His formality took her aback for a minute, but then she understood. This was one of the situations he'd meant about giving themselves away by accident. She composed herself, and tried to be professional. "Hello, Superman. So, ah, is there a story in this fire?"
He seemed to relax a little at her apparent understanding of the situation. "Perhaps the beginning of one. Would you, um, like me to come around tonight to tell you about it?"
"No!" She rejected that idea automatically, conscious of the small audience that Superman always attracted. "No, thanks. I don't think that would be a good idea."
She saw the hurt and confusion hidden in his eyes, and hastened to explain. "I'll be inviting Clark over for dinner tonight — perhaps you could tell him all the details?" She smiled, reassuringly, and he smiled in return — a slow, rich smile, that seemed to be affecting her knees.
"I see, Lois. I'll be sure to do that." He paused, apparently undecided about something, then continued, with a flash of a wicked grin. "So, you and Clark are getting together now?"
She suppressed a return grin, but couldn't resist teasing him. "Yes, I believe so. He and I are really quite compatible; he'll be much better for me that you could ever be." She heard a gasp from the crowd at that.
Clark squared his shoulders in the costume, and replied in his best superhero voice, "If you're happy, Miss Lane, then I'm happy. Congratulations."
He flew away before she could formulate a good reply. "Coward," she muttered affectionately, then made her way back to where she'd parked.
By the time Lois arrived back at the Planet, Clark was sitting at his desk, typing intently. She got out of the elevator, and stood there for a minute just watching him. On an impulse, she whispered "Hi honey," and watched his head turn across the newsroom. They exchanged smiles, and she continued whispering. "You know, this could be quite useful when I want to get the last word in." His smile deepened, and he waved for her to come over.
She walked over to his desk, but didn't quite have the nerve to kiss him. "So, anything happen while I was gone?"
"Well, there was this fire — but Superman tells me you were there for that."
Lois tired of playing games. There were things they still needed to settle. "I hope he told you more than that. C'mon, let's get some food and discuss it at my place. It's a little early, but I won't get anything more done here today anyway."
"Anything you say, partner."
Once they'd started moving, Lois looked sideways at her partner. "So, Clark, what did you see in there?"
They talked about the fire while they drove and collected food.
Once in her apartment, they sat on her sofa, eating and talking, until Clark stopped in the middle of a sentence, wearing a goofy smile. "Do you have any idea how nice it is to be able to tell you this directly? Instead of always saying 'Superman told me'? You're taking this better than I'd hoped."
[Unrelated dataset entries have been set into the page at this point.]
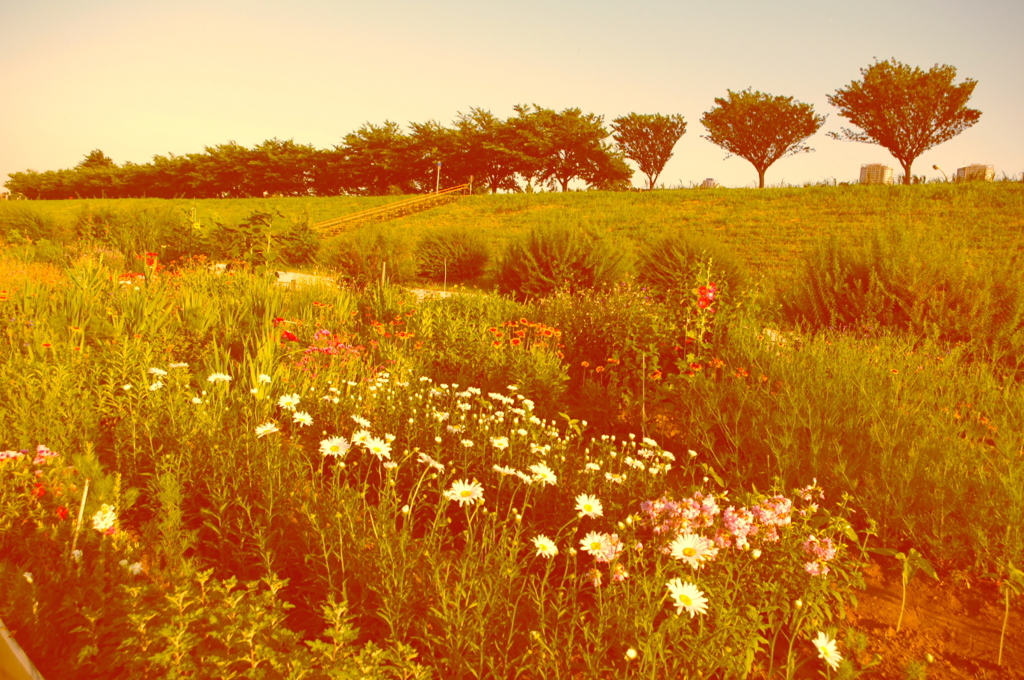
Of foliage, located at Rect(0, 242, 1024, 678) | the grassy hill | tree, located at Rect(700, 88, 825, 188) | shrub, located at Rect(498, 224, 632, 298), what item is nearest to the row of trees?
tree, located at Rect(700, 88, 825, 188)

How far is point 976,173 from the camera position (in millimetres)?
24484

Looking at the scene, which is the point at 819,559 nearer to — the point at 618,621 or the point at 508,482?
the point at 618,621

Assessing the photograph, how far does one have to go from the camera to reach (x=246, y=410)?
290 centimetres

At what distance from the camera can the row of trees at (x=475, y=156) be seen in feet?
125

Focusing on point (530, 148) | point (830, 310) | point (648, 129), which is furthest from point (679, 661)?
point (648, 129)

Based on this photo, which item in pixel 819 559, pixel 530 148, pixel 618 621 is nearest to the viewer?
pixel 618 621

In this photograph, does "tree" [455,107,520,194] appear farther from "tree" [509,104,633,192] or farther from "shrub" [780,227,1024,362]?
"shrub" [780,227,1024,362]

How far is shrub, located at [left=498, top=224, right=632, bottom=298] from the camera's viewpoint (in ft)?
34.5

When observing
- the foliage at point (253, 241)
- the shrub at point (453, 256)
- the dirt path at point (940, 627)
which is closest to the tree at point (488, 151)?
the shrub at point (453, 256)

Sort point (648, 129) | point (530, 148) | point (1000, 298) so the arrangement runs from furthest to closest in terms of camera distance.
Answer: point (648, 129) < point (530, 148) < point (1000, 298)

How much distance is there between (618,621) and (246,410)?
198 cm

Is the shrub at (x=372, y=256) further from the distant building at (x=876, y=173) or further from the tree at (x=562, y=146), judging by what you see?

Lois smiled at his impulsive confession. "Well, it's more efficient this way, I'll grant you. And as for taking it well… it was up in the air for a while. You should pardon the expression." She grinned briefly. "But I saw Dr. Friskin today, and she really helped me sort some things out. No, before you ask, I didn't tell her anything. Anyway, the bottom line is… I'll forgive you for lying to me, if you'll forgive me for being such a twit the last two years."
"There's nothing to forgive you for, Lois… I just didn't realize Superman would have such a big effect on you."
Lois closed her eyes briefly. "Please, don't remind me. It was just… safer… to fall for someone unattainable. Thanks for waiting until I grew up. Oh, Clark, it must have been so lonely for you, and I'm so sorry that I added to that by ignoring you." She put her food down on an end table, and reached for him. He folded her into a warm hug.
He kissed the top of her head, lightly. "You only added to it by showing me how much I was missing. I'd never expected to fall in love; I thought I was too different."
Lois straightened up enough to see his face, and took his glasses off. "Well, you have me now, Clark. I love you, and I'd be honored to marry you."